*** Begin section ***
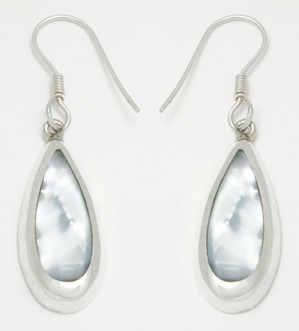 Drop earrings with shell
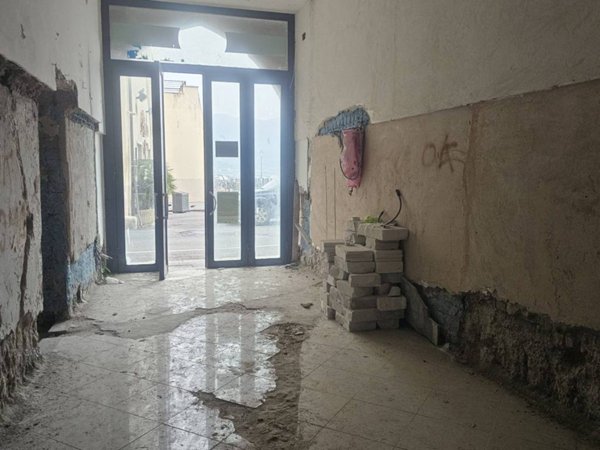 negozio in affitto a Gaeta
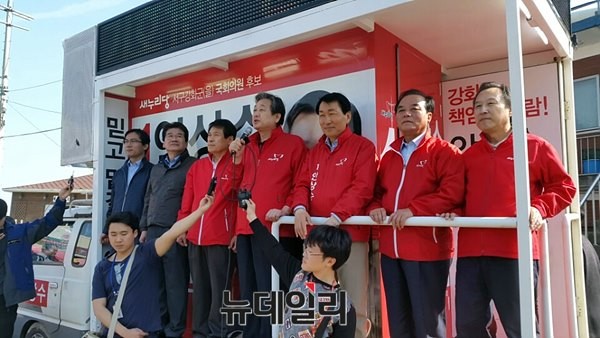 ▲ 김무성 새누리당 대표와 당 지도부가 21일 4.29 재보선에 출마한 안상수 후보와 함께 인천 강화군 삼산면 석포리 선착장에서 선거 유세를 벌이고 있다. ⓒ뉴데일리 윤진우 기자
*** End section ***
- Work instructions -
The pictures in the data should be omitted, and every remaining line set down exactly.

- Solution below -
 Drop earrings with shell
 negozio in affitto a Gaeta
 ▲ 김무성 새누리당 대표와 당 지도부가 21일 4.29 재보선에 출마한 안상수 후보와 함께 인천 강화군 삼산면 석포리 선착장에서 선거 유세를 벌이고 있다. ⓒ뉴데일리 윤진우 기자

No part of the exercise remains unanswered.